Kenoi was charged with two counts of second-degree felony theft, two counts of misdemeanor theft, three counts of tampering with government records and one count of false swearing.

The felony theft charges are each punishable by up to five years behind bars and a $10,000 fine.

State Attorney General Doug Chin said his office sought the indictment after an "intensive investigation" of Kenoi's conduct from 2011 to 2015.

Political onlookers say the indictment is almost certainly a career-ending blow for a mayor who was once considered a rising star in Hawaii politics.

"It's one of such magnitude that I think politically it's almost impossible to recover from," said Hawaii News Now political analyst Colin Moore. "To get a mayor indicted for a crime is serious for any community."

Kenoi continues to maintain he didn't do anything wrong, but has apologized to Hawaii Island residents.

Since taking office, Kenoi has racked up more than $120,000 on his county purchasing card, or pCard.
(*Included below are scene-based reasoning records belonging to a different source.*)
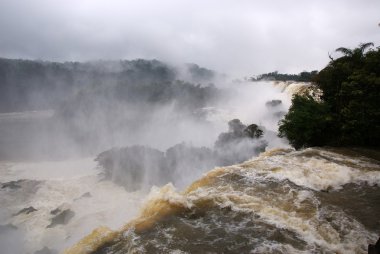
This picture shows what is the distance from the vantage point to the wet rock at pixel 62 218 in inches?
1011

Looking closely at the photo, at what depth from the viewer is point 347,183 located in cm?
1384

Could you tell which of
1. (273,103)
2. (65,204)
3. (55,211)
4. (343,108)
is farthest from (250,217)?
(273,103)

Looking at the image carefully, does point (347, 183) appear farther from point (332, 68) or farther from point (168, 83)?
point (168, 83)

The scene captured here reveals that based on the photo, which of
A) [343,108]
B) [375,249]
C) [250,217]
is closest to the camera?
[375,249]

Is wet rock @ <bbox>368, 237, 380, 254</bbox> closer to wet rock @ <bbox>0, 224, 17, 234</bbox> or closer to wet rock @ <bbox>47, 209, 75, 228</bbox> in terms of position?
wet rock @ <bbox>47, 209, 75, 228</bbox>

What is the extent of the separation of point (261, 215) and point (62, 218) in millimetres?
20176

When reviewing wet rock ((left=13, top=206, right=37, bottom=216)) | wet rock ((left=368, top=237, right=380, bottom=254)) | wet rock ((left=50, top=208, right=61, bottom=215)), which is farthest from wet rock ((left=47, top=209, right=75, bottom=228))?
wet rock ((left=368, top=237, right=380, bottom=254))

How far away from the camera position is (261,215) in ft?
35.0

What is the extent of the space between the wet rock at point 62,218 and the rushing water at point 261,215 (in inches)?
Result: 650

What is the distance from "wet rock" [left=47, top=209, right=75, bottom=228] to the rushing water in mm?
16510

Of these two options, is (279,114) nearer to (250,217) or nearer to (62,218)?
(62,218)

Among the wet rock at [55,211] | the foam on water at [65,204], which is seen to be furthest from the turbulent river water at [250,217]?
the wet rock at [55,211]

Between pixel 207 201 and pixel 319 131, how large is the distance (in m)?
11.6

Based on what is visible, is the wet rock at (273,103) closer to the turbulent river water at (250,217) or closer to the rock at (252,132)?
the rock at (252,132)
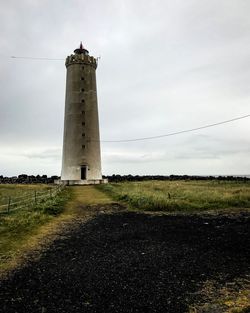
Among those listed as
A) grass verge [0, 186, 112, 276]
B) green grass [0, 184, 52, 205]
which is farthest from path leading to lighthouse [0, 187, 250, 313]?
green grass [0, 184, 52, 205]

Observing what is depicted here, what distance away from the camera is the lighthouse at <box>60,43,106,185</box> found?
48.4 metres

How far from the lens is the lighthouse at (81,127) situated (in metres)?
48.4

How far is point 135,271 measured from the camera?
927cm

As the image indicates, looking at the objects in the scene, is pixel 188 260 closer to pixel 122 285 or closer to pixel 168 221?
pixel 122 285

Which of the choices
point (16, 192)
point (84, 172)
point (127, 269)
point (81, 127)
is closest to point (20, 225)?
point (127, 269)

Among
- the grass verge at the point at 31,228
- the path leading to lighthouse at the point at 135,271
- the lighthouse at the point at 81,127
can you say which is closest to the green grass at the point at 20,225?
the grass verge at the point at 31,228

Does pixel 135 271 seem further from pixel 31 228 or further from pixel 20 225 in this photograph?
pixel 20 225

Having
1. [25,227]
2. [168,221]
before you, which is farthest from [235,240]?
[25,227]

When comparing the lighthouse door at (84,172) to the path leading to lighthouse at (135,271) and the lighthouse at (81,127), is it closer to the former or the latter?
the lighthouse at (81,127)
Nearly all of that was for legitimate business travel, but about $9,000 was spent on personal items, including for high-end hotels and pricey meals.

He also used the card at Oahu hostess bars. Kenoi's used his pCard to pay for a $900 night at the Club Evergreen hostess bar back in 2013, and a $400 outing at the Camelot Restaurant and Lounge in 2009.

County purchasing credit cards are given to government workers to pay for supplies and work-related small purchases, and their use is supposed to be strictly monitored.

Kenoi has said he always planned to pay back the money he spent on personal purchases, but prosecutors are expected to argue that he only did so after he was warned or told to return the money.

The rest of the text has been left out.